Review: I saw this movie last night and made it all the way to bedtime without words. After having a chance to sleep on it, it is now starting to sink in how truly amazing this movie is. You will be first blown away by the fact that this movie even exists. It is truly unprecedented in every sense of the word. I don't remember seeing anything like it. the only movie remotely close is "Nanook of the North", which is a huge stretch. Unlike "Nanook", this movie is shot from the Inuit perspective, by the Inuit themselves (90% of the participants in this production were full-blooded Inuit. This is a first), and the characters are not looked upon as anthropological specimens. They are real people living in a fragile existence, where any wrong move could mean sure death.

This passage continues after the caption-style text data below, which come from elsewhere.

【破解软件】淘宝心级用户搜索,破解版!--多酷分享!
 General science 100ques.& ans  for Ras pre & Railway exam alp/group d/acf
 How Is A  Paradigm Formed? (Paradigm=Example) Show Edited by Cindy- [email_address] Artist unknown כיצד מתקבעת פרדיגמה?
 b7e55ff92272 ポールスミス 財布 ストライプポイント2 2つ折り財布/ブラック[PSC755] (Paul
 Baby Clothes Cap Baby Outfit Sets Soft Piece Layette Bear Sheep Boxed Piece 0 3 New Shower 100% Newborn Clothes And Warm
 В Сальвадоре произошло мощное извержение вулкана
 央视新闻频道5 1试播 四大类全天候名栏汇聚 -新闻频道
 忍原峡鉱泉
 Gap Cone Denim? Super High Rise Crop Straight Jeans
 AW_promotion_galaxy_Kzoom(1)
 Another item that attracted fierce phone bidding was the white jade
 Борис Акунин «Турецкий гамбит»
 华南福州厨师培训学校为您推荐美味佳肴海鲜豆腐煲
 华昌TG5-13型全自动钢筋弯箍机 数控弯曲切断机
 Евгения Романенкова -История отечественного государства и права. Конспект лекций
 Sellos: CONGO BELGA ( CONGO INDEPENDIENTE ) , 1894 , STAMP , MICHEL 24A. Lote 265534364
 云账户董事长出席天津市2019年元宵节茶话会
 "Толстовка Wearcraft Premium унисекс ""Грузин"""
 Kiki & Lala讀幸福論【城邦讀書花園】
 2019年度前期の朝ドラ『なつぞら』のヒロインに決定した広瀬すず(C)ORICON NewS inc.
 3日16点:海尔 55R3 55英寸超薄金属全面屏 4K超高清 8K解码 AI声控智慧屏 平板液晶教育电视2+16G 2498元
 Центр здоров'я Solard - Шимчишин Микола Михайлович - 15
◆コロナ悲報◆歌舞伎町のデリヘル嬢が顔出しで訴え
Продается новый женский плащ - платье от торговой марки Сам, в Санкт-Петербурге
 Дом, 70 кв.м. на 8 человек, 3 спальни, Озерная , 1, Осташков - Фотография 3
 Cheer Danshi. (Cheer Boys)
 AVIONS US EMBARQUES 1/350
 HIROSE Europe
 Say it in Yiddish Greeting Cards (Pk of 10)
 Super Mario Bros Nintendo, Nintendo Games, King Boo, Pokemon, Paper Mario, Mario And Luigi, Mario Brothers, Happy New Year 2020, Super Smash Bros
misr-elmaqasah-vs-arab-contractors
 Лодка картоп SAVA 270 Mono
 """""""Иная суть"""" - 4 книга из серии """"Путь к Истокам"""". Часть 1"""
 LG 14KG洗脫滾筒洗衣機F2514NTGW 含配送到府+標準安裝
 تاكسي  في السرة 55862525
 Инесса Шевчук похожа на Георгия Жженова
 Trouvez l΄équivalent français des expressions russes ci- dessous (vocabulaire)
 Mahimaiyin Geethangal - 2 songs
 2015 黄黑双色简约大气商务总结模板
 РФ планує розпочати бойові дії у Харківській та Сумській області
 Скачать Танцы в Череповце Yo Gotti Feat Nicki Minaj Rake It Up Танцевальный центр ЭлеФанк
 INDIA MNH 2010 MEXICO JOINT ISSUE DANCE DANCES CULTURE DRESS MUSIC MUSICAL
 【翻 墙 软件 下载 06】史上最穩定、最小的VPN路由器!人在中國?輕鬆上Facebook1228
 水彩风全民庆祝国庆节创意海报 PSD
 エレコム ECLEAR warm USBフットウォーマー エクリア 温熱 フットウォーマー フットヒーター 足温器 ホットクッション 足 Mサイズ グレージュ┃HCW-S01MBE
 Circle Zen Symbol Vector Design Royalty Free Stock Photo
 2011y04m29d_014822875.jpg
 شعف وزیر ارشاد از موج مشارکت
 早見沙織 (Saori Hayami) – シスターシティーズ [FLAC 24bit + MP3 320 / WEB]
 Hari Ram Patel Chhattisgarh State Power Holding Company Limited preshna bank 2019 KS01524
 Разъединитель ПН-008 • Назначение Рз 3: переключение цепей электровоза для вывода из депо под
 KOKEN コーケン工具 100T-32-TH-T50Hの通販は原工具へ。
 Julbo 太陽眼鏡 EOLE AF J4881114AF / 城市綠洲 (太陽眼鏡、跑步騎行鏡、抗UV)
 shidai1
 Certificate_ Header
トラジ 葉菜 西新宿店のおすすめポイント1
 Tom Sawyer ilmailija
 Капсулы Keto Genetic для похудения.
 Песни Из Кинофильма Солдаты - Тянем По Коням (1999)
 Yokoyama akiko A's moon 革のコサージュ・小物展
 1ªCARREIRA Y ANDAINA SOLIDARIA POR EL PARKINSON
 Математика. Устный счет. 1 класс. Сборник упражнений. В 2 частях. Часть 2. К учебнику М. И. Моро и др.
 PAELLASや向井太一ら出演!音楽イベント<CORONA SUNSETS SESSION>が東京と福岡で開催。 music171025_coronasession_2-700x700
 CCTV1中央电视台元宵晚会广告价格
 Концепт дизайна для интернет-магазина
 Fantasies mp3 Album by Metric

The actors are astonishing, and it must have been so terribly cold up there. You know this must have been a huge labor of love for the production team. (According to the end credits, two crewmen died making this movie) The scenery is astonishing. It is a beautiful story based on an Inuit legend that exists on many different levels and subplots, etc. All told on the frozen tundra without ANY indication given about the timeframe, or even the century, in which it was set.

I am just astonished at the painstaking attention to historical detail. I have read many books on Inuit culture, and most everything I have read was visualized in this movie, the social structure, the power of the patriarch, the constant looming of starvation, the role of the hunter/husband, the insubordination of women (pre-arranged marriages), the obsession with taboo and curses, the fine art of building igloos and staying warm in -60 temps, and yet, through all the hardships, there was so much happiness. They even showed how the dogs were handled and treated, even down to the way the Inuit would slicken their sledge rails by spitting small amounts of water on them until a layer of slick frozen ice formed, which makes the sledges slide easier over the pack ice.

One aspect I noticed was how the movie was TOTALLY devoid of the influence of the white man. Their knives were made from caribou horns; they had no metal tools or metal cookware, which indicates that the movie was purposely based on a time before the Inuit's first contact with the white man.

It has a slow start, it's only fault. You will be a bit confused at first, trying to understand the characters and what exactly is happening, but then it starts to really suck you in, you begin to love the protagonists, who are physically beautiful people, and then you will grow to hate the antagonists, who are mean and undesirable. Afterwards, you will realize again that almost all of these people, cast and crew, were full-blooded Inuit. You will then want to immediately see it again and demand a documentary on the making of this film. You will want to know who these people are, what they do in their normal lives, because most of these actors are making their big screen debut. The end of the movie gives you a quick behind-the-scenes peek, but it serves as only a small appetizer to a bigger feast. Most importantly, your respect for their pride and perseverance of their culture will increase ten-fold. This movie is worth owning and watching repeatedly and recommending it to a good friend or two. I don't know the people who made this film, but I am proud of them for pulling this off, and doing it so astonishingly well. There is nothing else like it.

Rating: 2 stars
Summary: What the??!!
Review: Oh my goodness, what were the makers of this..errr.."film" thinking?

I lived in Alaska at the time this was released and, of course, it got RAVE reviews in the Anchorage Daily News.
Makes sense, considering that Alaska obviously has a huge native polulation.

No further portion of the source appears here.